Humans tend to be Self-Conscious, to some degree or another, all the time! They go to school, feeling like everyone’s looking at them and judging the way they’re dressed or how their hair is that day (not realizing that everyone else is worrying about the same thing about themselves!); they create art and literature and poetry and songs that express their feelings and thoughts, hoping others will understand and feel their feelings; they develop opinions and are upset when others don’t understand and agree with them. These are all qualities that only humans have.
And humans play team sports. And humans watch team sports. And those who watch cheer and scream and groan and stomp and cry and even get in fights. And every player has no choice but to know that all those emotions are all about him or her, and whether or not they succeed at what they’re trying to do.
Now the nature of sports is that it’s always hard to do what you’re trying to anyway. Why? Because there’s another team out there, doing their best to make it hard for you! So if they’re doing their job, it’s already taking all your strength and skill and concentration to do your best. But then you add the Self-Consciousness you’re bound to have about your what your teammates think of you, and that from the watching crowd, and it makes that job a lot harder.
And then..?! You, Palooka, have your dad out there – and he’s not just a cheering fan, he’s the coach! So if you make a mistake, or just do something not as well as you hope, it’s your dad’s job to get on your case about it! Truly, you might as well be a Mastiff in a pink perfumed nightgown, walking into the toughest dog pound in town. You’re feeling noticed, judged, and critiqued every second – and you’re right!
So what can you do? Well, there are two things. The first is to quit. To give up, say this is just too difficult, and find other ways to get your exercise.
But the second way is more interesting. And that’s to accept your Self-Consciousness, and work as hard as you can to get better at dealing with it. To know that you’re bound to play a bit worse in real games than you do in practices, but work to play better each time you’re in a game. To face your fear of your dad’s judgment, and know that it’ll always be part of you, and see how well you can do while you’re feeling his eyes beating right into you.
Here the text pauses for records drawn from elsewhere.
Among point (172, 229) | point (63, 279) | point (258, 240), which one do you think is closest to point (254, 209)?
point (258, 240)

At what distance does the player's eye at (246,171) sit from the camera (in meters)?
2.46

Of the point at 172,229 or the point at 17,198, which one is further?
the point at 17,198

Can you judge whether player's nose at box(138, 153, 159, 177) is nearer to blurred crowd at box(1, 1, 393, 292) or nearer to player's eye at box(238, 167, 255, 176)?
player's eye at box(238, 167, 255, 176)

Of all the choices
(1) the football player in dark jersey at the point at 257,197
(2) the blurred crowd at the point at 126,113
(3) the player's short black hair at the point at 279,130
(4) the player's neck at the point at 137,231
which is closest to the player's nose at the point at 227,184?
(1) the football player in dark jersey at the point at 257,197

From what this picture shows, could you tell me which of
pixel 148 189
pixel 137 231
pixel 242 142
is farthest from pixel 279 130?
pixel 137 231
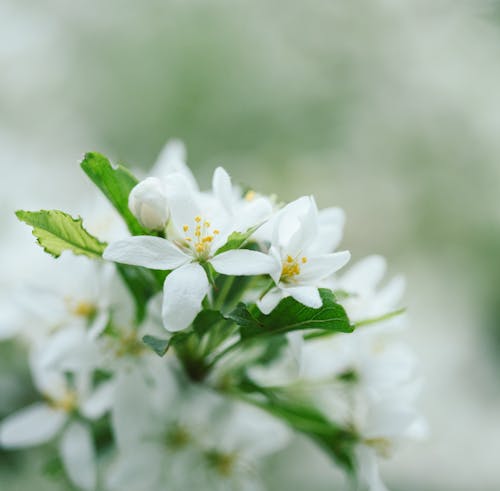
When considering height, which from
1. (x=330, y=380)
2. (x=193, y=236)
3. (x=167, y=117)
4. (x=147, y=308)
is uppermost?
(x=167, y=117)

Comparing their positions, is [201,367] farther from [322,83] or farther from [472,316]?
[322,83]

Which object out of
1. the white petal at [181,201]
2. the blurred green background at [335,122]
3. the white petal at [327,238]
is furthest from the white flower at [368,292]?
the blurred green background at [335,122]

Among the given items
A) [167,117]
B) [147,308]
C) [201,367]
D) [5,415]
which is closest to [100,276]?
[147,308]

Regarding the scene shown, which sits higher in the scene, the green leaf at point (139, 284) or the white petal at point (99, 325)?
the green leaf at point (139, 284)

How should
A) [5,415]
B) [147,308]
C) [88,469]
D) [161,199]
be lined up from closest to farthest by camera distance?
[161,199]
[147,308]
[88,469]
[5,415]

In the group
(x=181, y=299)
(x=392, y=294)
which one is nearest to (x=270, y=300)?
(x=181, y=299)

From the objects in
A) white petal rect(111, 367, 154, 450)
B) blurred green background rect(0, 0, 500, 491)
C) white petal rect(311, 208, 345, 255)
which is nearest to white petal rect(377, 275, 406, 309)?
white petal rect(311, 208, 345, 255)

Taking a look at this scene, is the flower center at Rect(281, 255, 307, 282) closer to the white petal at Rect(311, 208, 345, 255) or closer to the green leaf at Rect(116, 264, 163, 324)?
the white petal at Rect(311, 208, 345, 255)

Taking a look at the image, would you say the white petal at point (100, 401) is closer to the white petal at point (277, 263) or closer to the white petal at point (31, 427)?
the white petal at point (31, 427)
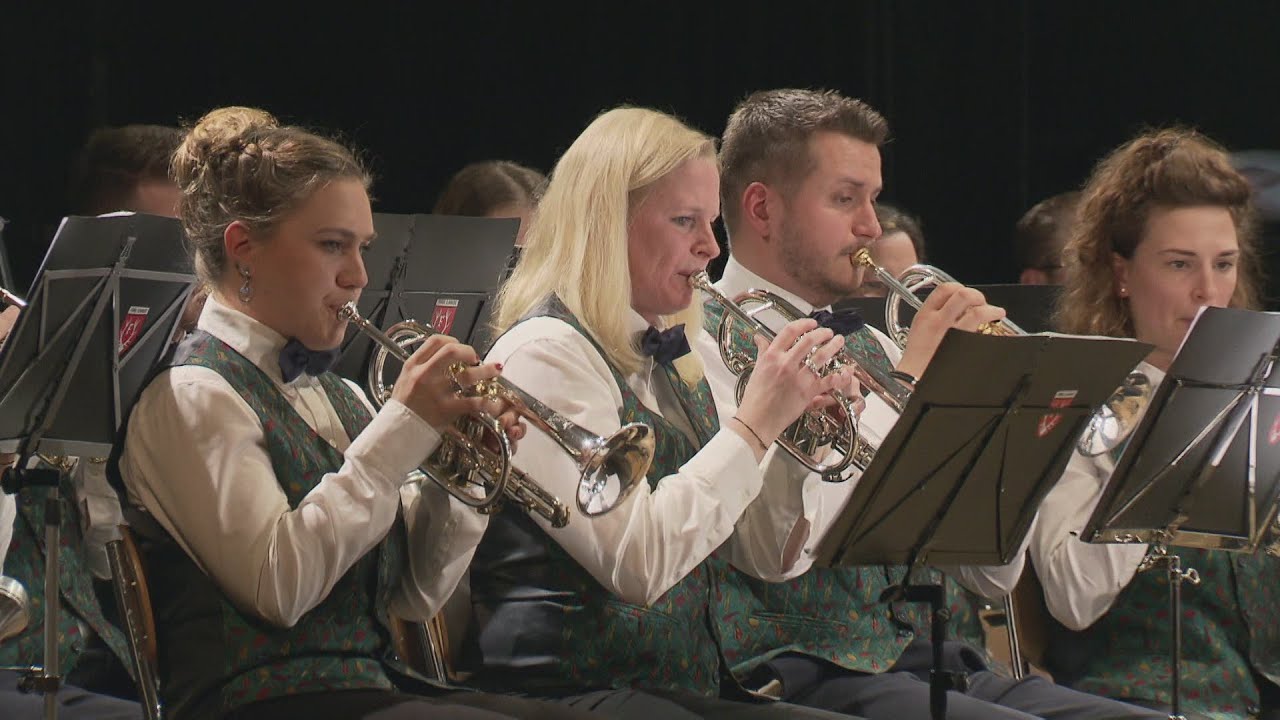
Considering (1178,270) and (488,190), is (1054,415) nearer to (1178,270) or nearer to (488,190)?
(1178,270)

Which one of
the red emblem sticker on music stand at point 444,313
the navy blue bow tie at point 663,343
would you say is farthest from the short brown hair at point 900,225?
the navy blue bow tie at point 663,343

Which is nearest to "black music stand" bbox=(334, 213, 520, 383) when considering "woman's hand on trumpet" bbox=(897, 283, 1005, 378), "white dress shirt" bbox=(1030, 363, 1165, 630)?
"woman's hand on trumpet" bbox=(897, 283, 1005, 378)

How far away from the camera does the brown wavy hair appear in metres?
3.56

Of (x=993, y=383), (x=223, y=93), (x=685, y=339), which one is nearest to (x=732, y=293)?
(x=685, y=339)

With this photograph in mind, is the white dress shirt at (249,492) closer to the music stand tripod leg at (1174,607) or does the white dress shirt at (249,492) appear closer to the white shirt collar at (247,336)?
the white shirt collar at (247,336)

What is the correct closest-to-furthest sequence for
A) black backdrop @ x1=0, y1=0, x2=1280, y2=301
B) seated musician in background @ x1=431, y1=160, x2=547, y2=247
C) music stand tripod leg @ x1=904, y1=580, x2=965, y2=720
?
music stand tripod leg @ x1=904, y1=580, x2=965, y2=720
seated musician in background @ x1=431, y1=160, x2=547, y2=247
black backdrop @ x1=0, y1=0, x2=1280, y2=301

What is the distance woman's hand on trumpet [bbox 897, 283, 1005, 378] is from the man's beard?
0.29 m

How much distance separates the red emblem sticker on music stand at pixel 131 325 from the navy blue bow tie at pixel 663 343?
35.6 inches

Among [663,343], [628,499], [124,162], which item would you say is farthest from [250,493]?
[124,162]

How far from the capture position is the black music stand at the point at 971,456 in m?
2.43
Have you ever been to a tennis tournament? It’s quite an experience to see live (or so they tell me – we dogs are never allowed in to tennis tournaments, because we always jump out and chase the balls around the court!). Unlike in football, the players are out there alone, half-naked, with all the focus of everyone on them. And somehow, the good ones learn to take it. They learn to let in the cheering of their fans, and not let those who cheer for their opponent get to them. Some of them kind of ignore the audience, while others play to them like rock musicians, loving the thrill. But all of them, in order to be considered good players, have had to learn to not let that Self-Consciousness bother them too much.
So that’s my wish for you, Palooka. To work to overcome your nervousness. But the only way to do that is to get out there and try. And that means to fail sometimes. And to look like a fool out there sometimes.
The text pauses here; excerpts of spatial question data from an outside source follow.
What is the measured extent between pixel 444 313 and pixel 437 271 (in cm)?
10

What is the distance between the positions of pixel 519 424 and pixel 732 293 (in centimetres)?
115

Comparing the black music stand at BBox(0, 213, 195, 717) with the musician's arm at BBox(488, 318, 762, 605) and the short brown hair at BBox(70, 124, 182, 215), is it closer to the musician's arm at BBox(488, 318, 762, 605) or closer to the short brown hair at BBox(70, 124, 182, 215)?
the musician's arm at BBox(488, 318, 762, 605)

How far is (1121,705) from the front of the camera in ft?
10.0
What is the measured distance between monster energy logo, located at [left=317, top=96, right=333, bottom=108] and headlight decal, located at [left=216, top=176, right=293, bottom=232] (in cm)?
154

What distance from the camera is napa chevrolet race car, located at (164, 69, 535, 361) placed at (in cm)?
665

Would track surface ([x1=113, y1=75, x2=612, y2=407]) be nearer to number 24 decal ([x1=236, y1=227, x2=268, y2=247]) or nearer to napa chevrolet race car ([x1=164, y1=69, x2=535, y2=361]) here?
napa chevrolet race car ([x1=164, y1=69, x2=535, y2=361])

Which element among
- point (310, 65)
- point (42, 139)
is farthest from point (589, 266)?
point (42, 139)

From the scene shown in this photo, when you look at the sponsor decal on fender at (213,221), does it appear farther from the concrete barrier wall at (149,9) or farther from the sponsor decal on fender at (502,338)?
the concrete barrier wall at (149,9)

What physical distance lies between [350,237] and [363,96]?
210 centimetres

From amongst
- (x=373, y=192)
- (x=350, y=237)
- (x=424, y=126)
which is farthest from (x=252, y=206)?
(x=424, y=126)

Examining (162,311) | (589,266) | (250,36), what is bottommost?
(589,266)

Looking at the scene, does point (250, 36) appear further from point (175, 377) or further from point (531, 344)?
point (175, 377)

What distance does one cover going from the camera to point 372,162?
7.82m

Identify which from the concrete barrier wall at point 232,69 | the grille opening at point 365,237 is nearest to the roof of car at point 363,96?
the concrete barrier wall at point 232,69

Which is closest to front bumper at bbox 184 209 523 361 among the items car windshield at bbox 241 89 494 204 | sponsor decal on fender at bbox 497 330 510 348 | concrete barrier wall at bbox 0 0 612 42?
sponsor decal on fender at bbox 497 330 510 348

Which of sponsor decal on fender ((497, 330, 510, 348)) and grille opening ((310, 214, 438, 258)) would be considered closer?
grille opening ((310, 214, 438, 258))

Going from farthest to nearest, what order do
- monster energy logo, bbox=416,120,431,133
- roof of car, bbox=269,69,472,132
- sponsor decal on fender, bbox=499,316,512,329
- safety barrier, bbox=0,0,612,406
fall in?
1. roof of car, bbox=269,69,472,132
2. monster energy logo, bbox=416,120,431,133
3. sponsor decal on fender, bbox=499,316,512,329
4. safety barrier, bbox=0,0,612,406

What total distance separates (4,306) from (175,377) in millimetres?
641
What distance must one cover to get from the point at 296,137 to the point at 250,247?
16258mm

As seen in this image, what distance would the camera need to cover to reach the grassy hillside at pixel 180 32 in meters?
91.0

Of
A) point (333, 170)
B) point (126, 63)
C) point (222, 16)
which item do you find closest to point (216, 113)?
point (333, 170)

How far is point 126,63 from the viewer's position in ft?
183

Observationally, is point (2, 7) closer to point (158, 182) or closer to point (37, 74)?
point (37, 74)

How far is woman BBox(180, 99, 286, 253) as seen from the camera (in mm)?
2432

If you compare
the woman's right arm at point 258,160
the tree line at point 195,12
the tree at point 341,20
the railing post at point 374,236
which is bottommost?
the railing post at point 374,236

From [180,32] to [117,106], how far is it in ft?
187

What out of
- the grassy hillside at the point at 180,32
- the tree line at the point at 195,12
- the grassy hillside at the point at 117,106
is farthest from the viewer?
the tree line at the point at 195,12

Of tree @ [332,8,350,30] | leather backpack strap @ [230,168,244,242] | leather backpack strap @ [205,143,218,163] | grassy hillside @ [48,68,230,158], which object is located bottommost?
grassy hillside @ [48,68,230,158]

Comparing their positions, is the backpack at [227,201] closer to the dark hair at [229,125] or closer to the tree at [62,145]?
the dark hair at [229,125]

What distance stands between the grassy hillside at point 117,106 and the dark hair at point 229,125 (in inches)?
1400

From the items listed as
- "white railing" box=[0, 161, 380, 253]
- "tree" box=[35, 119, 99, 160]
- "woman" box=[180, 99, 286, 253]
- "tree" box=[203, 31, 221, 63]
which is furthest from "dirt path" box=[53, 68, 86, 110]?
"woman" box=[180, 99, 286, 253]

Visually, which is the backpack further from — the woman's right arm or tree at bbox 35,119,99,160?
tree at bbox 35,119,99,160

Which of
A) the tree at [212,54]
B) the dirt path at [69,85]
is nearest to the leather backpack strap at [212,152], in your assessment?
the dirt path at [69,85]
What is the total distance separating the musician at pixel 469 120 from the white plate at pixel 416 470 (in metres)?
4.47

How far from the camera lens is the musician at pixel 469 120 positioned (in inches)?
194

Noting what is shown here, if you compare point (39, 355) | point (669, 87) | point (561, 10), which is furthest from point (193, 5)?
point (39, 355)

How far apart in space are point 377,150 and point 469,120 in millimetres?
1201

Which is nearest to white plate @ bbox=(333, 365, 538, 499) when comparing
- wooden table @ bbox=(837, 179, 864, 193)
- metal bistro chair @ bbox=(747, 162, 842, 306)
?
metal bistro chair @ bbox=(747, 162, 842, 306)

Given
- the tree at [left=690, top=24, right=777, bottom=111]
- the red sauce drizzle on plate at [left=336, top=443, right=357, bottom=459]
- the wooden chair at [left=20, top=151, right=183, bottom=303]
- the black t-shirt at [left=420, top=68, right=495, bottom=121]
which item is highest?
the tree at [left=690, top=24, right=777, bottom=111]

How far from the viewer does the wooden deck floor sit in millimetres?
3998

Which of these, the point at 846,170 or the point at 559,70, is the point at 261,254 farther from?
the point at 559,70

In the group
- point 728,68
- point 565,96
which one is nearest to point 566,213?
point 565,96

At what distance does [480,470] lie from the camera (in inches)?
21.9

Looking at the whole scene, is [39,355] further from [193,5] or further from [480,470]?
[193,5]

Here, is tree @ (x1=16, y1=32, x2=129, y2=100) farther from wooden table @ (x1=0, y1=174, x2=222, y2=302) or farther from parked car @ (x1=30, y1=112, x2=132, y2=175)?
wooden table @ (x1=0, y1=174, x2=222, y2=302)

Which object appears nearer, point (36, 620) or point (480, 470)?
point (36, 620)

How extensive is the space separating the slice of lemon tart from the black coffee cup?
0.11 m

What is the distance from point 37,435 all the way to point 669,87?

But if you can learn to take it, doing so will open so many doors for you in your life. You’ll be better at public speaking, at asking attractive people out on dates, at job interviews – all the areas where adults get the most Self-Conscious.
So why not give it a try. If worst comes to worst, you can always quit. But in the meantime, just see how well you can do. Maybe there are a few things you could ask your dad (like to try to keep criticism of you to a minimum!). But overall it’s great to just test yourself out there.
They say what doesn’t kill you makes you stronger. Well, being watched while you play football won’t kill you. So I’m guessing your strength is just about to explode!!